What's next? Are we back to sell on the rallies?
Not necessarily, but it may be easier to move to the sidelines for a few days.
Remember the trade: stocks have held up well even as oil has moved up 30 percent in the past two weeks because traders were assuming that the rise in oil would be a short term phenomenon, and that the global growth story was intact.
Three developments have happened today that have made the outlook more cloudy:
1) as focus has moved to the Gulf Arab states (where the oil is), there is a realization that oil prices are not only unlikely to drop back to $80 any time soon, but that they may not even stabilize quickly.
There are plenty of traders trying to parse what — if anything — it means about police attacking protesters in a small town in eastern Saudi Arabia. Bulls dismiss this and note that the capital is calm. Bears note that the protests and the shootings are where the oil and oil terminals are--and that's what's important.
Also, a good part of Libyan production is now clearly offline, and it is unlikely to come back online and time soon. It is not clear how much excess capacity there is in the world.
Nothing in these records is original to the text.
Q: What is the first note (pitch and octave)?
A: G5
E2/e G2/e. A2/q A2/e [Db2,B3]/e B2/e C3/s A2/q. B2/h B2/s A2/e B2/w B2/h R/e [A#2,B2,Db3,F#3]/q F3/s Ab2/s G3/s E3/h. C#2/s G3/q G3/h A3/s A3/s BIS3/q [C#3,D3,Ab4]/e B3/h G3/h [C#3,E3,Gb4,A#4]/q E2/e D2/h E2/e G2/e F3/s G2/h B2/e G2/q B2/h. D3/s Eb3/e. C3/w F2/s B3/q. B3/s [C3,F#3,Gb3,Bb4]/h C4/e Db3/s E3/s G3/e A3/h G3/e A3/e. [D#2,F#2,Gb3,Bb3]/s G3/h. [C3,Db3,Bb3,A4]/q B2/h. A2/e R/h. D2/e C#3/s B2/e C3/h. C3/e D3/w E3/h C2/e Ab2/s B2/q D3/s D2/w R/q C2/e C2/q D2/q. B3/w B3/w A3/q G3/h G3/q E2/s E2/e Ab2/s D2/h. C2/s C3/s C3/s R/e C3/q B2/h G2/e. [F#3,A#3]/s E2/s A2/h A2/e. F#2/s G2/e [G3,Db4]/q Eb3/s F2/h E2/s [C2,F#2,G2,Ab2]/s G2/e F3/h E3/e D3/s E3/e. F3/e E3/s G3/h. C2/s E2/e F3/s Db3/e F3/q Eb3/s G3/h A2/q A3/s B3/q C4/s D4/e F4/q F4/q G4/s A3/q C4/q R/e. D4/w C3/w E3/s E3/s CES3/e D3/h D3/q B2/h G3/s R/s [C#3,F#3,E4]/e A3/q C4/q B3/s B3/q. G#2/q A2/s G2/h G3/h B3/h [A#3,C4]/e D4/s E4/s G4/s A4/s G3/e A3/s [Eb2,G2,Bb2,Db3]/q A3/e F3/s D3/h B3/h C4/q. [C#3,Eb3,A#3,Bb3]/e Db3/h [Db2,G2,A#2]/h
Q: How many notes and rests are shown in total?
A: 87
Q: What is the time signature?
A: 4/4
So far, OPEC does not seem to have a clear consensus on what to do.
2) two headlines have again challenged the "onward and upward" global growth story: a) the China trade deficithas indicated that global demand is not as robust as some may have thought (you cannot blame this large a deficit on just the Chinese New Year), and b) Moody's downgrade of Spain's credit rating (with warnings of further downgrades), saying that the cost of cleaning up the banking sector will be more than expected.
Spain's GDP, at $1.38 trillion, is TWICE the GDP of Ireland, Greece, and Portugal COMBINED.
These headlines do not destroy the global growth story, but they do put a break on it.
Finally, try to understand this from a trader's point of view, one that is running a long/short equity book. It is almost impossible to run that kind of book in this environment. No one cares about your longs and shorts. It's all about macro. While it is frustrating, there also opportunities to pick up growth stories that have temporarily sold off.